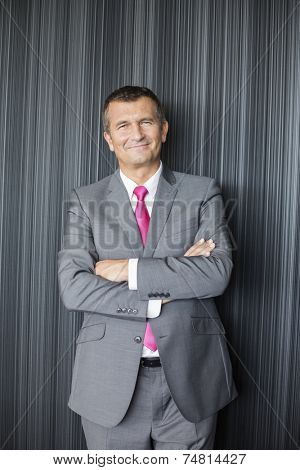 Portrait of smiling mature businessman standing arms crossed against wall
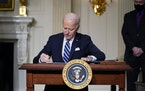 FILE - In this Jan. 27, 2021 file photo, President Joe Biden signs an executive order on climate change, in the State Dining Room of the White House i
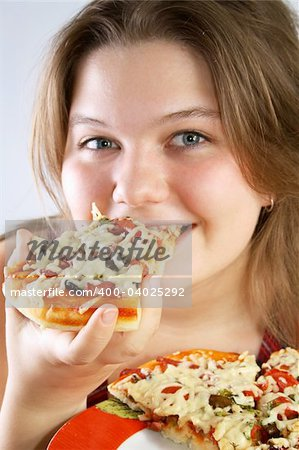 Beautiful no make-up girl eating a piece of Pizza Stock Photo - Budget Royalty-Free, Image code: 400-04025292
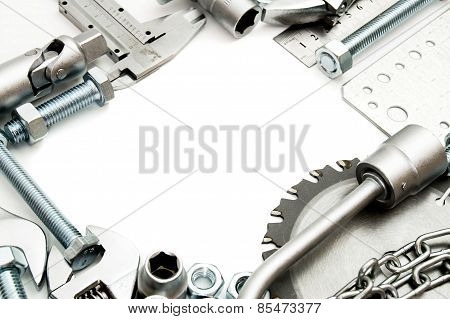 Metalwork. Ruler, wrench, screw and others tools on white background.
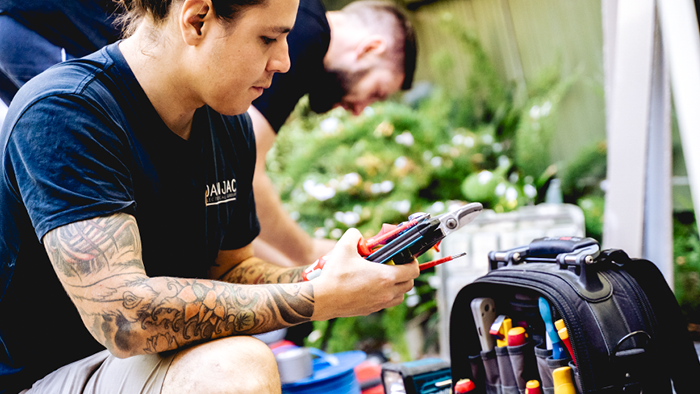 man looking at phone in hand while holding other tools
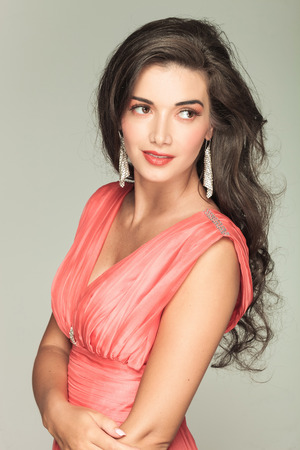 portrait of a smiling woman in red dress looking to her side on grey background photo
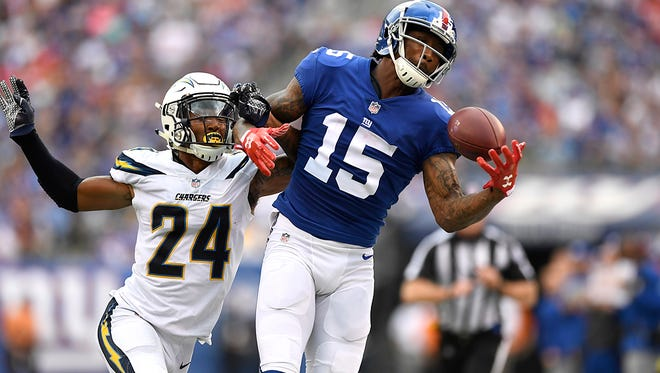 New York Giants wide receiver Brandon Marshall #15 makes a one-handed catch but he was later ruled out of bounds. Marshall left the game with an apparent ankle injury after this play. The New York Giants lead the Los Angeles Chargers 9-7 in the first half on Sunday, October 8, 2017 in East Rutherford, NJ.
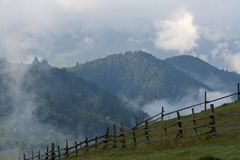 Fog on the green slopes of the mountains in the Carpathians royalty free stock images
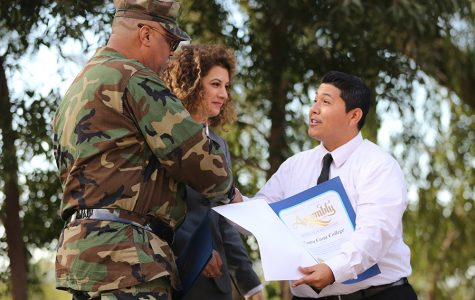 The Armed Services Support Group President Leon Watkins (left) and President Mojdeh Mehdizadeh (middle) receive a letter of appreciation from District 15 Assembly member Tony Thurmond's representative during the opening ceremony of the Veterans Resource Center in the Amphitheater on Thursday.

--------------------

The listing must be repeated word for word, and none of its pictures may appear in the copy.

> [Response below]
 Portrait of smiling mature businessman standing arms crossed against wall
 FILE - In this Jan. 27, 2021 file photo, President Joe Biden signs an executive order on climate change, in the State Dining Room of the White House i
 Beautiful no make-up girl eating a piece of Pizza Stock Photo - Budget Royalty-Free, Image code: 400-04025292
 Metalwork. Ruler, wrench, screw and others tools on white background.
 man looking at phone in hand while holding other tools
 portrait of a smiling woman in red dress looking to her side on grey background photo
 New York Giants wide receiver Brandon Marshall #15 makes a one-handed catch but he was later ruled out of bounds. Marshall left the game with an apparent ankle injury after this play. The New York Giants lead the Los Angeles Chargers 9-7 in the first half on Sunday, October 8, 2017 in East Rutherford, NJ.
 Fog on the green slopes of the mountains in the Carpathians royalty free stock images
 The Armed Services Support Group President Leon Watkins (left) and President Mojdeh Mehdizadeh (middle) receive a letter of appreciation from District 15 Assembly member Tony Thurmond's representative during the opening ceremony of the Veterans Resource Center in the Amphitheater on Thursday.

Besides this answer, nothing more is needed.